World’s economies show similarities in economic inequality

http://www.physorg.com/news95074548.html

According to some research, the wealth of the population follows two separate distributions. Scientists from Saha Institute of Nuclear Physics and Institute of Mathematical Sciences have analyzed different sets of data that shows that the poorer majority of the population follows the Gibbs/log-normal distribution, while the wealthiest follow a power law distribution. The power law distribution reflects the “rich get richer.” Data, income tax returns and net value of assets, was taken from a multiple countries including the U.S., UK, Japan, and India. Also data was taken from 19th century Europe. Surprisingly, all this data showed the same conclusion that the lower 90% of the population, in terms of income, followed a log-normal distribution. As income increased, there is an initial rapid rise in population followed by a rapid decline. The wealthiest 10% followed a Pareto power law. Interestingly, the Gibbs distribution that the poorest 90% of the population follow is also the distribution of energy in an ideal gas in equilibrium. This is because, on the global level as scientists say, the exchange of assets and the scattering of molecules are both random. The help of these models can lead to more equitable distribution of wealth.

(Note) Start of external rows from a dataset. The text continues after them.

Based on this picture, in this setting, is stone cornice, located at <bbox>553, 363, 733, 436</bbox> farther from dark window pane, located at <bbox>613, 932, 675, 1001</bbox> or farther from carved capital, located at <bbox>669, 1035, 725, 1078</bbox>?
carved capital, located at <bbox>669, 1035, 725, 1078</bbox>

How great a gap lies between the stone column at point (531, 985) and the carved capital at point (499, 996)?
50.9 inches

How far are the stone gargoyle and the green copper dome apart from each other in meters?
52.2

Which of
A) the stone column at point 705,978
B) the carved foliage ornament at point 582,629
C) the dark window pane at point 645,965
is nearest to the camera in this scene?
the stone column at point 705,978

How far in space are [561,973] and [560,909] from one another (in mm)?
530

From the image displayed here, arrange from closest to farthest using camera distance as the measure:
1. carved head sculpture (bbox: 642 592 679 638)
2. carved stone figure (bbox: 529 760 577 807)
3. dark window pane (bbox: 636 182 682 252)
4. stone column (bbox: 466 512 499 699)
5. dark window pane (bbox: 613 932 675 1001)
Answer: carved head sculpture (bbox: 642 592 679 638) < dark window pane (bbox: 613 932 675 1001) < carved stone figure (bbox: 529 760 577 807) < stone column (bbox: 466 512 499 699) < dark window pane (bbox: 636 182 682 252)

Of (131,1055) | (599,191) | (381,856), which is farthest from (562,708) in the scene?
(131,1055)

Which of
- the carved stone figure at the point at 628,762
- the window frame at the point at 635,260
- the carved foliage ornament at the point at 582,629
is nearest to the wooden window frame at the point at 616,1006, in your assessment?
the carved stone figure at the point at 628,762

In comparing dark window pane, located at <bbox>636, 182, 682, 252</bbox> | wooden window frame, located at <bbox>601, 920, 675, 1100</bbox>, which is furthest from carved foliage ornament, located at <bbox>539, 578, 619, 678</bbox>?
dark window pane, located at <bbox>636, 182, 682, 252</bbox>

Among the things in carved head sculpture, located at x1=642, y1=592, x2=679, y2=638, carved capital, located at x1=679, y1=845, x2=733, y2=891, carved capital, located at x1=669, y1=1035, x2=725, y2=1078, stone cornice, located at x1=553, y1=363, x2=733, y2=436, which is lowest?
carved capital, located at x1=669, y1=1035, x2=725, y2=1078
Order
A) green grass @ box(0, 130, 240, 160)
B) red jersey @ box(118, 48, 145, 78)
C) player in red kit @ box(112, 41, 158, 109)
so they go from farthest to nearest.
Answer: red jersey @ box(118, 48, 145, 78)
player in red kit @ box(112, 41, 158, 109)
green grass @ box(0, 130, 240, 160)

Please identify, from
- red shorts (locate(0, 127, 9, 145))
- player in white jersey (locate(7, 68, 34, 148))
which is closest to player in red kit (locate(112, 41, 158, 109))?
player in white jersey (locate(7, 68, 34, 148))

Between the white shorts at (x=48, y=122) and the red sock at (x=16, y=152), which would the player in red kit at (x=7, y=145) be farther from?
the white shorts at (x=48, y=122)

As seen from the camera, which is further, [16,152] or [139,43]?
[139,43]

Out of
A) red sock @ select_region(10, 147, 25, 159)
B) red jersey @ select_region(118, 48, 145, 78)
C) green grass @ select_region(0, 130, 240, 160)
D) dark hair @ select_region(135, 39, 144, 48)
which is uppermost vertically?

The “rich get richer” phenomenon explains the reason why only the top 10% of the wealthiest individuals follow a power law. This phenomenon says that typically the largest increase in wealth is attributed to the richer part of the population; therefore, increasing the gap between the rich and the poor. As the article implies that the exchange of assets on the global level is random, the Gibbs distribution, however, applies only to the lower 90% of the population. Neither of these two things is intuitive and is actually quite interesting. The reason lies with the “rich get richer” theory that is present in a lot of places such as networks or popularity of books. The theory of the richest “nodes” growing the fastest is what leads to the power law distribution. The most popular person/object will gain popularity the fastest because the most people know about him/it. However, this distribution fails after the top 10% where the “randomness” of asset trading on the global level becomes more of a factor than the “rich getting richer.”